Posted 05 December 2010 - 10:26 AM
Quiggin's post, No. 19 in this thread, brings back a memory. One thing that has intrigued me about this whole imbroglio is how quickly and definitively our Internetty, Diggy, Facebookey, Twittery age has enabled it to take on a life of its own. Within hours of Alastair Macaulay's article hitting the whateversphere, we were hit with a firestorm of invective. I don't remember anything like this in the wake of Joan Acocella's 1996? review of one of Wendy Whelan's performances, in which she commented that Whelan "looked like a famine victim," and asked "where is her mother?" (I searched in vain for the article; if someone has a link to it, I'd ask that you please post it). It seems to me that Acocella's comment about Whelan's physical appearance was every bit as snarky and provocative as Macaulay's comment about Jenifer Ringer's. However, it appeared at the tail end of the ballpoint-to-foolscap age, when the capability to give instant angry responses and the fora to view them were limited, so we did not see anything like what we have seen in the past 72 hours.

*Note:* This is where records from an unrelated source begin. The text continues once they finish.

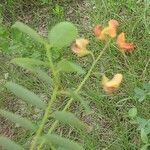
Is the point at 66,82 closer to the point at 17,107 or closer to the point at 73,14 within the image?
the point at 17,107

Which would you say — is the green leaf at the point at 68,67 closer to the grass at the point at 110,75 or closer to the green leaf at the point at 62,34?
the green leaf at the point at 62,34

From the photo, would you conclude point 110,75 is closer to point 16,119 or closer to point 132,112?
point 132,112

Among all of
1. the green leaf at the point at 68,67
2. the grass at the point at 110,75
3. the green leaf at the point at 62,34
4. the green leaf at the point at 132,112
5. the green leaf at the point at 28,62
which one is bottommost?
the green leaf at the point at 28,62

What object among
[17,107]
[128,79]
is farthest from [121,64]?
[17,107]

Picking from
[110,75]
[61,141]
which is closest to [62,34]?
[61,141]

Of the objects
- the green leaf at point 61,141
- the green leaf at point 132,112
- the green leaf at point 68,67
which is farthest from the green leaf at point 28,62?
the green leaf at point 132,112
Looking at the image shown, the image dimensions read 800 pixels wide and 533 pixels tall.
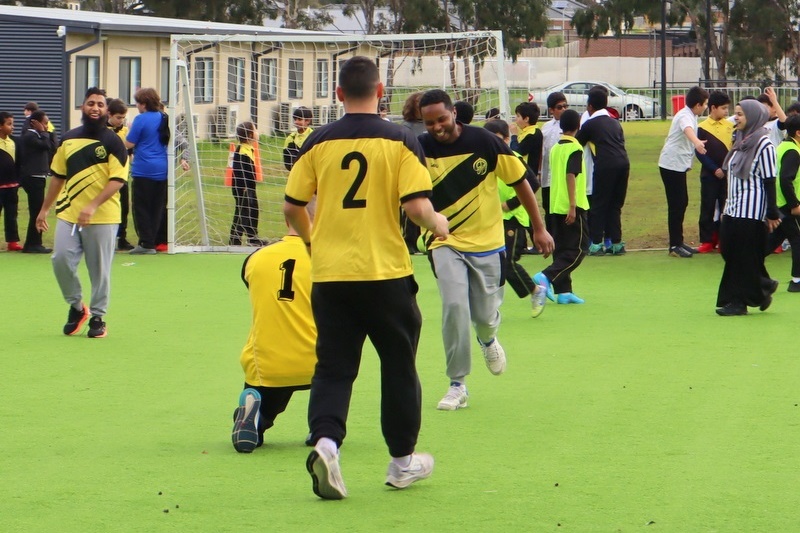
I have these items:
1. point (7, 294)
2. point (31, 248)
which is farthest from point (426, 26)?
point (7, 294)

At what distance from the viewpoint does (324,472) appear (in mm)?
5301

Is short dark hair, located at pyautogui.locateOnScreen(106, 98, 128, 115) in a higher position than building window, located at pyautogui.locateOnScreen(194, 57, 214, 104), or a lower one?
lower

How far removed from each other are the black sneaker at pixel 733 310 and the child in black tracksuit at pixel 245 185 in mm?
7505

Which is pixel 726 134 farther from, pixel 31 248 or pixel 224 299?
pixel 31 248

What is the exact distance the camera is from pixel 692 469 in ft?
19.6

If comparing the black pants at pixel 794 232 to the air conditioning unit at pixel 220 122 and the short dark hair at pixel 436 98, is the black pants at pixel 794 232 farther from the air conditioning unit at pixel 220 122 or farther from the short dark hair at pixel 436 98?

I'm afraid I have to give Macaulay a bit of a pass on this, at least in principle. Although I have loved Wendy Whelan since she was in the corps, I am also forced to admit that her scrawniness occasionally has been sufficiently outlandish to distract from the enjoyment of her always superb dancing. Given the visual aspect of ballet, I do not think discussion of a dancer's physical appearance is necessarily off limits, nor do I think that a good turn of phrase to describe it, even if somewhat mordant, is out of order either. It would have been far more brutal if Macaulay had taken the literal approach and said of Ringer simply "she's tubby." Judging by the discussion of past critics in this thread, Macaulay certainly did not invent harsh criticism, nor do I think his comments set a new dismal standard for gratuitous nastiness. What made me purse my lips, though, was that I know Ringer's medical history, and that Macaulay did not do what a critic ought, which is talk about how she danced that performance.